Problem to solve: Transcribe the entire listing exactly as it appears.

Information supplied:
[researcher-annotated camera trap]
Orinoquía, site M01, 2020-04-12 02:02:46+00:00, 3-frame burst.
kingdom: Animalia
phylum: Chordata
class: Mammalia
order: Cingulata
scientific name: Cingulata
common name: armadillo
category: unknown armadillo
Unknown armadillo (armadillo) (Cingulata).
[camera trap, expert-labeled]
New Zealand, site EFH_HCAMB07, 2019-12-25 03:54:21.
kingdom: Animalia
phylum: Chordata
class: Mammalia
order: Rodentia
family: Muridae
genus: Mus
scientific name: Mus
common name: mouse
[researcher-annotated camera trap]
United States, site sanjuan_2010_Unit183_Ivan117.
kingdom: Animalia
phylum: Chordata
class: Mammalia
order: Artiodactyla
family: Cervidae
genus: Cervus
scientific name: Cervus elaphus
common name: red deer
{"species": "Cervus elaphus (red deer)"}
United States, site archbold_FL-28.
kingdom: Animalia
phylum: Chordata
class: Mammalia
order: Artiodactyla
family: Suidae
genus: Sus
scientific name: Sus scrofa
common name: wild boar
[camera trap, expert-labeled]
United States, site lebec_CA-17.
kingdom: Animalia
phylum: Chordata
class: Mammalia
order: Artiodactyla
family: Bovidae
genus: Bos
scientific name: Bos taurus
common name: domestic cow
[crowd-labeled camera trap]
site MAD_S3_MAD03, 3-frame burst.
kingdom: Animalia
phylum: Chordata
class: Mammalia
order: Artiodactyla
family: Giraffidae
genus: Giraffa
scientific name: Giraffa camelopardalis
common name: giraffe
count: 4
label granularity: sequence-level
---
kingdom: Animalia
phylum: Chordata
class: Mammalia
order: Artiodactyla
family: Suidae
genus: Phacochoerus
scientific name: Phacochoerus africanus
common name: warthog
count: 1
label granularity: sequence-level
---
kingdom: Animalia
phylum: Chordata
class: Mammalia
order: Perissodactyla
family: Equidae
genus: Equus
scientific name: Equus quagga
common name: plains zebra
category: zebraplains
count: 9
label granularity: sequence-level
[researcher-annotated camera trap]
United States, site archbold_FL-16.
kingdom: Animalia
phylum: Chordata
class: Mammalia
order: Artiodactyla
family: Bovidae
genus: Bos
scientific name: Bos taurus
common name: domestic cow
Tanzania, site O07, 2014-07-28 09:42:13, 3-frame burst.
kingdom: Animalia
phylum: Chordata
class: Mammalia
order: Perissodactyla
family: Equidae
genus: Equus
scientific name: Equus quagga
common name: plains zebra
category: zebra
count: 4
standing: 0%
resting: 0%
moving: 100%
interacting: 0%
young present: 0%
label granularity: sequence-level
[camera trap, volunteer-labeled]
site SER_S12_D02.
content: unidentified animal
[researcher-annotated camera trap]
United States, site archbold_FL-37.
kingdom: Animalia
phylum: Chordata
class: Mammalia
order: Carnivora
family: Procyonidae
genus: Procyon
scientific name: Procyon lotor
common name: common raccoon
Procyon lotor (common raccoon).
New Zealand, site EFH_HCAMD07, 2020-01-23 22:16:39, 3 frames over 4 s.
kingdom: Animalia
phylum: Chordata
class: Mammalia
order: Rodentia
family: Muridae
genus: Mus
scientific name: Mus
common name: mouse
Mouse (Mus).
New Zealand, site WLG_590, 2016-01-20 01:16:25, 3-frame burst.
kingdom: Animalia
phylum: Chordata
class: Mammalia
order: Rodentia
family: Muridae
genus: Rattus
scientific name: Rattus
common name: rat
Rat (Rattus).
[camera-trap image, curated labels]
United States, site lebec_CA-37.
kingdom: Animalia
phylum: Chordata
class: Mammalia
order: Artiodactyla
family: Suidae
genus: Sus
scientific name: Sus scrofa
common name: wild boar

Exercise result:
[researcher-annotated camera trap]
Orinoquía, site M01, 2020-04-12 02:02:46+00:00, 3-frame burst.
kingdom: Animalia
phylum: Chordata
class: Mammalia
order: Cingulata
scientific name: Cingulata
common name: armadillo
category: unknown armadillo
Unknown armadillo (armadillo) (Cingulata).
[camera trap, expert-labeled]
New Zealand, site EFH_HCAMB07, 2019-12-25 03:54:21.
kingdom: Animalia
phylum: Chordata
class: Mammalia
order: Rodentia
family: Muridae
genus: Mus
scientific name: Mus
common name: mouse
[researcher-annotated camera trap]
United States, site sanjuan_2010_Unit183_Ivan117.
kingdom: Animalia
phylum: Chordata
class: Mammalia
order: Artiodactyla
family: Cervidae
genus: Cervus
scientific name: Cervus elaphus
common name: red deer
{"species": "Cervus elaphus (red deer)"}
United States, site archbold_FL-28.
kingdom: Animalia
phylum: Chordata
class: Mammalia
order: Artiodactyla
family: Suidae
genus: Sus
scientific name: Sus scrofa
common name: wild boar
[camera trap, expert-labeled]
United States, site lebec_CA-17.
kingdom: Animalia
phylum: Chordata
class: Mammalia
order: Artiodactyla
family: Bovidae
genus: Bos
scientific name: Bos taurus
common name: domestic cow
[crowd-labeled camera trap]
site MAD_S3_MAD03, 3-frame burst.
kingdom: Animalia
phylum: Chordata
class: Mammalia
order: Artiodactyla
family: Giraffidae
genus: Giraffa
scientific name: Giraffa camelopardalis
common name: giraffe
count: 4
label granularity: sequence-level
---
kingdom: Animalia
phylum: Chordata
class: Mammalia
order: Artiodactyla
family: Suidae
genus: Phacochoerus
scientific name: Phacochoerus africanus
common name: warthog
count: 1
label granularity: sequence-level
---
kingdom: Animalia
phylum: Chordata
class: Mammalia
order: Perissodactyla
family: Equidae
genus: Equus
scientific name: Equus quagga
common name: plains zebra
category: zebraplains
count: 9
label granularity: sequence-level
[researcher-annotated camera trap]
United States, site archbold_FL-16.
kingdom: Animalia
phylum: Chordata
class: Mammalia
order: Artiodactyla
family: Bovidae
genus: Bos
scientific name: Bos taurus
common name: domestic cow
Tanzania, site O07, 2014-07-28 09:42:13, 3-frame burst.
kingdom: Animalia
phylum: Chordata
class: Mammalia
order: Perissodactyla
family: Equidae
genus: Equus
scientific name: Equus quagga
common name: plains zebra
category: zebra
count: 4
standing: 0%
resting: 0%
moving: 100%
interacting: 0%
young present: 0%
label granularity: sequence-level
[camera trap, volunteer-labeled]
site SER_S12_D02.
content: unidentified animal
[researcher-annotated camera trap]
United States, site archbold_FL-37.
kingdom: Animalia
phylum: Chordata
class: Mammalia
order: Carnivora
family: Procyonidae
genus: Procyon
scientific name: Procyon lotor
common name: common raccoon
Procyon lotor (common raccoon).
New Zealand, site EFH_HCAMD07, 2020-01-23 22:16:39, 3 frames over 4 s.
kingdom: Animalia
phylum: Chordata
class: Mammalia
order: Rodentia
family: Muridae
genus: Mus
scientific name: Mus
common name: mouse
Mouse (Mus).
New Zealand, site WLG_590, 2016-01-20 01:16:25, 3-frame burst.
kingdom: Animalia
phylum: Chordata
class: Mammalia
order: Rodentia
family: Muridae
genus: Rattus
scientific name: Rattus
common name: rat
Rat (Rattus).
[camera-trap image, curated labels]
United States, site lebec_CA-37.
kingdom: Animalia
phylum: Chordata
class: Mammalia
order: Artiodactyla
family: Suidae
genus: Sus
scientific name: Sus scrofa
common name: wild boar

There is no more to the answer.